Proteins that interact with the Box C/D NoLE are candidates as saturable factors needed for localization of the snoRNA to the nucleolus. One such protein that has been extensively studied is fibrillarin, a 34–46 kDa nucleolar protein conserved in yeast through humans (Lapeyre et al., 1990 and references therein) which is associated with snoRNAs of the Box C/D family. Fibrillarin needs Box C in U3 snoRNA (Baserga et al., 1991) and also adjacent sequences and Box D in U8 snoRNA (Peculis and Steitz, 1994) and additional regions in U14 snoRNA (Watkins et al., 1996) for binding. The general consensus has been that fibrillarin association with the Box C/D snoRNAs is indirect and occurs via protein–protein interactions with other snoRNP proteins.
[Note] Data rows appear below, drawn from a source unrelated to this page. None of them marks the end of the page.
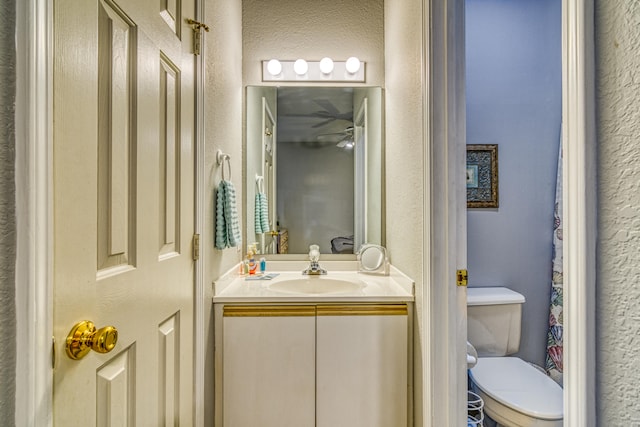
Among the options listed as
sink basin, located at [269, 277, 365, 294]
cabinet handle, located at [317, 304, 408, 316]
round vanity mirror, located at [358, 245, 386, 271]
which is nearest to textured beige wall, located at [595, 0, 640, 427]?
cabinet handle, located at [317, 304, 408, 316]

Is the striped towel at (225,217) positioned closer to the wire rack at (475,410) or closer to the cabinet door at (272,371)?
the cabinet door at (272,371)

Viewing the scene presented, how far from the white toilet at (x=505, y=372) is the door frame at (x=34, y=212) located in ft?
5.41

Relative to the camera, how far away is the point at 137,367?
83cm

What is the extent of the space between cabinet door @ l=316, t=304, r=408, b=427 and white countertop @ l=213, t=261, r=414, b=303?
8cm

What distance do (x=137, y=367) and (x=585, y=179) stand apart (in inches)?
40.5

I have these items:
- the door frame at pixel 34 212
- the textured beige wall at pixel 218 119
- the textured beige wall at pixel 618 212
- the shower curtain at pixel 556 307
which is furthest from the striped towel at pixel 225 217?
the shower curtain at pixel 556 307

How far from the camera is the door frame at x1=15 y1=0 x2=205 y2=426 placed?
19.0 inches

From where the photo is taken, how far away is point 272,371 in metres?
1.47

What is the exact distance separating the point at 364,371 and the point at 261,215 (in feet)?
3.58

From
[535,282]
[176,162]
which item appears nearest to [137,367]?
[176,162]

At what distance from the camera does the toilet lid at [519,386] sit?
54.1 inches

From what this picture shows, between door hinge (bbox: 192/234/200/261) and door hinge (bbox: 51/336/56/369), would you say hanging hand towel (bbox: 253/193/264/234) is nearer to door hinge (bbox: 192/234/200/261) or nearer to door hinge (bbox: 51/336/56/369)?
door hinge (bbox: 192/234/200/261)

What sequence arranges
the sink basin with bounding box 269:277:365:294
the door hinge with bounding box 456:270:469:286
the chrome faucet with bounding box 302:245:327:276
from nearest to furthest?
Answer: the door hinge with bounding box 456:270:469:286 → the sink basin with bounding box 269:277:365:294 → the chrome faucet with bounding box 302:245:327:276

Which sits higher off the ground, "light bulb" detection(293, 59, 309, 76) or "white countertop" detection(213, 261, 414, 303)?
"light bulb" detection(293, 59, 309, 76)
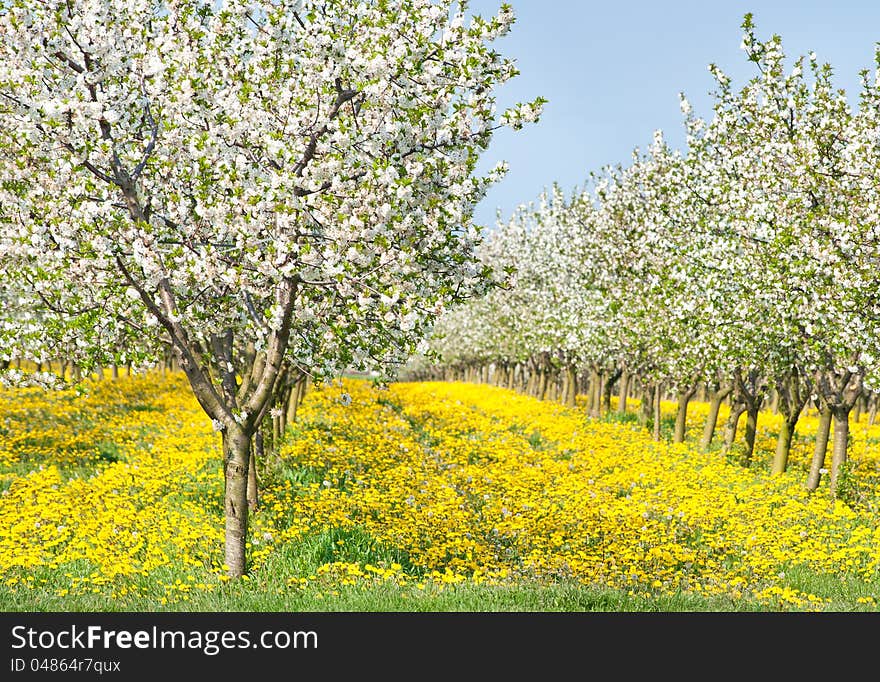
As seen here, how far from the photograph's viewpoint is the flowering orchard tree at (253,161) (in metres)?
9.62

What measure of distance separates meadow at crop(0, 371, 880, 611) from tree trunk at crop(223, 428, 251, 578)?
332mm

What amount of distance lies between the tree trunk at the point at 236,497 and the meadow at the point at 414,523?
0.33 meters

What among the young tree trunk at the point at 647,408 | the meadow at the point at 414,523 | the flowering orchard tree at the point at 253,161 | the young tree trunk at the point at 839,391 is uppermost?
the flowering orchard tree at the point at 253,161

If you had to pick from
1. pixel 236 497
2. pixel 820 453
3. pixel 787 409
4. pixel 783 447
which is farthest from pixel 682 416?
pixel 236 497

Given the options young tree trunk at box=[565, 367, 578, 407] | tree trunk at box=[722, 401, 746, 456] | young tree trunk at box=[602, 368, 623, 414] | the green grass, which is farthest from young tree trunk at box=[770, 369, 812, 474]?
young tree trunk at box=[565, 367, 578, 407]

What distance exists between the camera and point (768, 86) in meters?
17.9

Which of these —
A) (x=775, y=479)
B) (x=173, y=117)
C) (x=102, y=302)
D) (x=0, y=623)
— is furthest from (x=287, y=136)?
(x=775, y=479)

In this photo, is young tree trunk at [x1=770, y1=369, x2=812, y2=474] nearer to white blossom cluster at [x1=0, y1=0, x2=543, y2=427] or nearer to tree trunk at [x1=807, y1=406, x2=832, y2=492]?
tree trunk at [x1=807, y1=406, x2=832, y2=492]

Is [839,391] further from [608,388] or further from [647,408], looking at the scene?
[608,388]

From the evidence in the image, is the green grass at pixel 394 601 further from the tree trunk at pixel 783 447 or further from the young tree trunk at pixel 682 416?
the young tree trunk at pixel 682 416

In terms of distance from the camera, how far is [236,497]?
37.8 feet

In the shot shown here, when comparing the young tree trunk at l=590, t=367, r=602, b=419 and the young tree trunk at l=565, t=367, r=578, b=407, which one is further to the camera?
the young tree trunk at l=565, t=367, r=578, b=407

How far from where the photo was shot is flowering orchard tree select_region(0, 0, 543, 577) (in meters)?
9.62

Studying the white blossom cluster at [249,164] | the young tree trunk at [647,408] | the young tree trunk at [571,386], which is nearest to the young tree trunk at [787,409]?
the young tree trunk at [647,408]
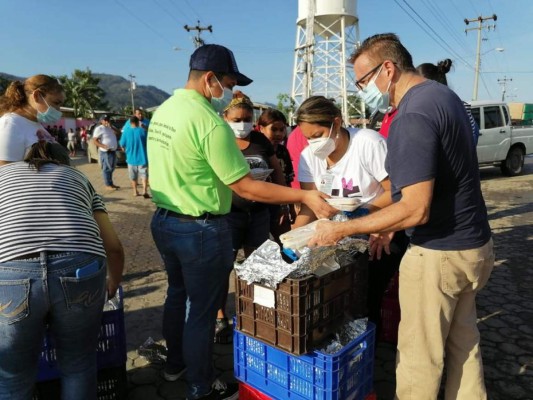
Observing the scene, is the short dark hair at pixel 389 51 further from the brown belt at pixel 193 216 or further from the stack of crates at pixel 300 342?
the brown belt at pixel 193 216

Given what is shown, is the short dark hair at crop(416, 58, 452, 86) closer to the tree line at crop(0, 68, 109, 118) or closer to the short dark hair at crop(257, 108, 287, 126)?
the short dark hair at crop(257, 108, 287, 126)

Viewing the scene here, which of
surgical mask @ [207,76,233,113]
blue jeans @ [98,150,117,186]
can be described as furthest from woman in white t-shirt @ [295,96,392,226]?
blue jeans @ [98,150,117,186]

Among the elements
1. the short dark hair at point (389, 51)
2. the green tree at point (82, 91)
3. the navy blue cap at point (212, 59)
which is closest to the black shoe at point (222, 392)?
the navy blue cap at point (212, 59)

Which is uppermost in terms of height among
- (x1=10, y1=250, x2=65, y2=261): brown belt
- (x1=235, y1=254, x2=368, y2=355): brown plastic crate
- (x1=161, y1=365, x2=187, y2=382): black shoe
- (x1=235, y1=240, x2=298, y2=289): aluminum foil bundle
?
(x1=10, y1=250, x2=65, y2=261): brown belt

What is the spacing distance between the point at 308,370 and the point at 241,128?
201cm

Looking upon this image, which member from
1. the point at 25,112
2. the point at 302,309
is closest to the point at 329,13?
the point at 25,112

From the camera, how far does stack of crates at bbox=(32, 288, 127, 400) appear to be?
2.43 m

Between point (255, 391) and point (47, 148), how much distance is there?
1701 millimetres

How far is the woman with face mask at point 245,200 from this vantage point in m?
3.39

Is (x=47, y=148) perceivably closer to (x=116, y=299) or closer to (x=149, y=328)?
(x=116, y=299)

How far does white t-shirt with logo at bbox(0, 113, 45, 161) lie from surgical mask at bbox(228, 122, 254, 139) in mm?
1764

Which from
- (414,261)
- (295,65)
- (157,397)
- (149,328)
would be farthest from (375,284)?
(295,65)

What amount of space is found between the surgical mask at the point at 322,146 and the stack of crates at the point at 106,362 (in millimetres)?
1612

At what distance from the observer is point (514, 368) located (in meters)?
3.06
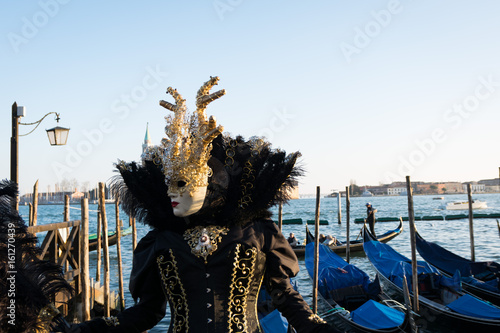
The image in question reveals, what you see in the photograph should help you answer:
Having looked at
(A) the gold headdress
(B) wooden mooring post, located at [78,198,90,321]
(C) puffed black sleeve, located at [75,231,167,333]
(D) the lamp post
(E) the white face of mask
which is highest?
(D) the lamp post

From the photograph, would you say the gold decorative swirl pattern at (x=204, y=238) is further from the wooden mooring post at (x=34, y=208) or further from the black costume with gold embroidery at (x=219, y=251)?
the wooden mooring post at (x=34, y=208)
However, a cross‐link of fibrillarin to U16 snoRNA has just been reported and this cross‐link requires Boxes C and D (Caffarelli et al., 1998). As a common protein of the Box C/D snoRNA family, fibrillarin is certainly an appealing candidate for snoRNA transport. Yet, some evidence suggests that this nucleolar protein might not be responsible for snoRNA localization to the nucleolus. First, yeast strains genetically depleted of fibrillarin contain nucleoli that still stain with antibody against the TMG cap (Tollervey et al., 1991). This implies that snoRNAs are still localized in the nucleolus, although a direct demonstration by in situ hybridization was not carried out. Secondly, and more compelling, U14 immunoprecipitation experiments using fibrillarin antibody have demonstrated the absence of fibrillarin binding to the A/V/B deletion mutant in Xenopus oocytes (Watkins et al., 1996). Since this truncated Box C/D snoRNA is efficiently transported to the nucleolus as seen in the present study, it can be deduced that fibrillarin might not be required for nucleolar transport.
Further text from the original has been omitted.